SSCs were isolated using two-stage enzymatic digestion according to the method proposed by Kanatsu-Shinohara with a slight modification.²³ First, anesthesia was administered using 0.05 mg/kg ketamine (Sigma-Aldrich, St. Louis, MO); then, the removed testes were immediately transferred to dishes containing phosphate-buffered saline (PBS; Sigma-Aldrich). Under sterile conditions, the samples were washed in PBS supplemented with 1% penicillin/streptomycin (Sigma-Aldrich). In the first step of enzymatic digestion, the minced testes were transferred to a digestion medium containing 5 μg/mL DNase (Sigma-Aldrich), 1 mg/mL collagenase type IV (Gibco, CA), and 1 mg/mL hyaluronidase (Sigma-Aldrich). The cell-enzyme mixture was incubated at 37°C for 20 minutes with 5% CO₂ and then pipetted gently every 5 minutes.

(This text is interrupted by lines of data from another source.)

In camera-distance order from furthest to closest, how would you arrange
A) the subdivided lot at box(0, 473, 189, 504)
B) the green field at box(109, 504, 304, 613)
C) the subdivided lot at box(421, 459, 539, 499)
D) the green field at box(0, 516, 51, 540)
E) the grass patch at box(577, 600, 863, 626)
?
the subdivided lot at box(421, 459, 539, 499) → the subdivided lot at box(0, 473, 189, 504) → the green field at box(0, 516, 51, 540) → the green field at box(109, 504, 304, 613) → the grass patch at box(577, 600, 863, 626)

Centrifugation was done at 1500 g for 5 minutes to remove interstitial cells and maintain seminiferous tubules. The second stage of enzymatic digestion was performed using the same method and digestion solution. Finally, the viability of the cells was evaluated with a hemocytometer using 0.04% trypan blue.

Enrichment of SSCs

Initially, the differential plating technique was applied to separate somatic cells and enrich SSCs.²⁴ The cell suspension, which was collected from lectin covered dishes after 2 hours, contained purified SSCs. The purity of the collected SSCs was assessed by flow cytometry using the promyelocytic leukemia zinc finger protein (PLZF) marker. Briefly, 105 cells were incubated in 100 μL PBS/FBS and 10 μL primary antibody (1:100; ab104854; Abcam, Cambridge) at 4°C for 1 hour. After washing twice with PBS, the cells were incubated in 100 μL PBS/FBS and 10 μL secondary antibody at 4°C for 1 hour. Fluorescein isothiocyanate (FITC) goat anti-rabbit IgG H&L (ab6717; Abcam, United Kingdom) was used as the secondary antibody. The control cells were not treated with antibodies. Finally, the cells were kept in a dark room on ice and the purity percentage was determined by flow cytometry.

Culture of SSCs

Culture medium containing Dulbecco's modified Eagle's medium (DMEM) supplemented with 10% FBS (Life Technologies), 10 ng/mL leukemia inhibitory factor (LIF; Sigma, Haverhill), 10 ng/mL basic fibroblast growth factor (Peprotech, Rocky Hill, NJ), 0.1 mM β-mercaptoethanol (Sigma-Aldrich), 10 ng/mL glial cell line-derived neurotrophic factor (GDNF; Sigma-Aldrich), 100 U/mL penicillin (Sigma-Aldrich, Darmstadt), and 100 μg/mL streptomycin (Sigma, Germany) was added to purified cells (2 × 10⁵ cell/cm²). To reach optimal confluence, all cultures were kept in a humidified 5% CO incubator at 37°C for 2 weeks. During incubation, the medium was changed every 2–3 days.²⁴

Identification of melatonin optimum concentration

Before the freezing process of SSCs, the optimum concentration of melatonin for adding to the basic freezing medium was determined using the methyl thiazol tetrazolium (MTT) assay, in treatment groups at doses 50, 100, and 150 μM/mL melatonin. The MTT assay was carried out as mentioned earlier, and the optical density was measured at 540 nm using an Elisa Reader.²⁵

Freezing–thawing process

Freezing of SSCs was done according to a protocol described by Izadyar et al.²⁶ After cell collection, the cell suspension (0.5 mL) was transferred to a 1.8-mL freezing vial (Cryovial, Nunc, Denmark) and an equal volume of basic freezing medium, including 10% dimethyl sulfoxide (DMSO), DMEM, and 10% FBS, was slowly added to the cells. After complete mixing, the cryovials were rapidly and directly transferred to a −80°C freezer overnight. Then, the frozen vials were immersed in liquid nitrogen for 1 month.

The treated group was frozen in the basic freezing medium containing 100 μM/mL melatonin, while the control group was frozen in the basic freezing medium without melatonin. For thawing, the cryovials were kept at room temperature for 30 seconds and then quickly placed in a 37°C water bath for 2 minutes. The thawed cells were transferred to a falcon tube containing DMEM and 10% FBS. Finally, cells were centrifuged at 1500 g for 5 minutes. After discarding the supernatant solution, the cell pellet was cultured to perform further techniques.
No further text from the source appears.